* 引用文:
====

彼はブッシュ元大統領は「最悪な共産主義野郎。無実のアメリカ人をイラクで殺戮した」と批判し、オバマ大統領は「ブッシュよりも最悪だ。あいつは国の治め方を知らない」と批判しています。
極右からしたらブッシュも共産主義者なんですね…。
9. 投票したい候補が誰もいねえよ!(イギリス)
投票したい候補が誰もいねえよ!と言わせろ!
この党は正式名称は「No Candidate Deserves My Vote!」と言い、ちゃんと登録されている政党です。
彼らの主張は一つ。
投票用紙に「投票したい候補が誰もいねえよ!」という欄を設置すべきだ、というもの。このことで、有権者の候補者への不満から来る投票無関心を減らすことができる、という主張です。
もし日本でやったらとんでもないことになりそうですよね。
10. クズ野郎党(オランダ)
Photo by Nationaal Archief
乞食が立ち上げた極左政党
名前からしてヤバい「クズ野郎党 (Rapaille Partij)」は、1921年にアムステルダムで設立されました。無政府主義・反資本主義の極左政党です。

====

* 抽出した資料:
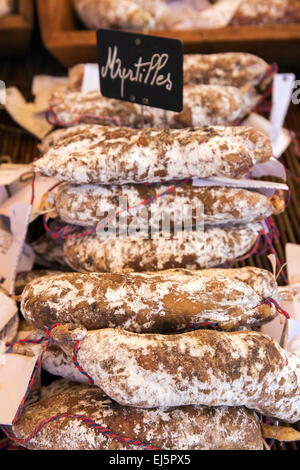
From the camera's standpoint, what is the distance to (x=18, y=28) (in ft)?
7.19

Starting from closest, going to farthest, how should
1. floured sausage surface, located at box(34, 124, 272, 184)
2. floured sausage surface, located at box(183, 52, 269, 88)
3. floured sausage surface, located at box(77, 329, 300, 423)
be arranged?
1. floured sausage surface, located at box(77, 329, 300, 423)
2. floured sausage surface, located at box(34, 124, 272, 184)
3. floured sausage surface, located at box(183, 52, 269, 88)

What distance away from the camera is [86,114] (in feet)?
5.29

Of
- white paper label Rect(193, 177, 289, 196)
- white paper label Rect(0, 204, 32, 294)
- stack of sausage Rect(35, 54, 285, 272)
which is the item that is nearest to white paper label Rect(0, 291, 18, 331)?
white paper label Rect(0, 204, 32, 294)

====

* 演習の課題:
A) 政党を紹介する引用文のうち、「彼はブッシュ元大統領は「最悪」から「投票したい候補が誰もいねえよ!と言わせろ!」までを、両端の語句も含めて一字一句たがえずに書き写してもらえますか。
B) 政党を紹介する引用文の最後の文に続けて、その先を書き進めてもらえますか。

* 問題の解答:
A)
彼はブッシュ元大統領は「最悪な共産主義野郎。無実のアメリカ人をイラクで殺戮した」と批判し、オバマ大統領は「ブッシュよりも最悪だ。あいつは国の治め方を知らない」と批判しています。
極右からしたらブッシュも共産主義者なんですね…。
9. 投票したい候補が誰もいねえよ!(イギリス)
投票したい候補が誰もいねえよ!と言わせろ!

B)
設立したのは、路上パフォーマーのネリス・ヘルダーという男で、公園に住む乞食。
党の目的は「政治システム自体がジョークであると証明すること」。
なんか高尚なこと言ってますが、主張していたのは「住んでいる公園で勝手に動物とか魚を獲らせろ」とか「ブランデー、パン、バターをタダにしろ」とか、乞食の要求に近いものでした。
彼のカッコイイポスターや広告を使ったプロパガンダキャンペーンは成功し、なんとアムステルダム市議会で2議席も獲得してしまった。
このクレイジーな法案を審議しなくてはいけない議長は頭を抱えましたが、ラッキーなことに、ヘルダーは審議の打ち合わせがある日に酒に酔い潰れて寝ており、議会に遅刻し、それを理由に「職務怠慢」として議会から追放されてしまいました。
まとめ
なかなかインパクトがある政党名と政策ですね。
考えてみれば、日本の政党名はお堅いものが多いかもしれません。
自由とか民主とか維新とか、抽象的な概念を訴求するよりもっと分かりやすいネーミングはいかがでしょう。
「既得権益守ります党」とか、「とりあえず何でも反対します党」とか、「創価学会と池田大(以下省略)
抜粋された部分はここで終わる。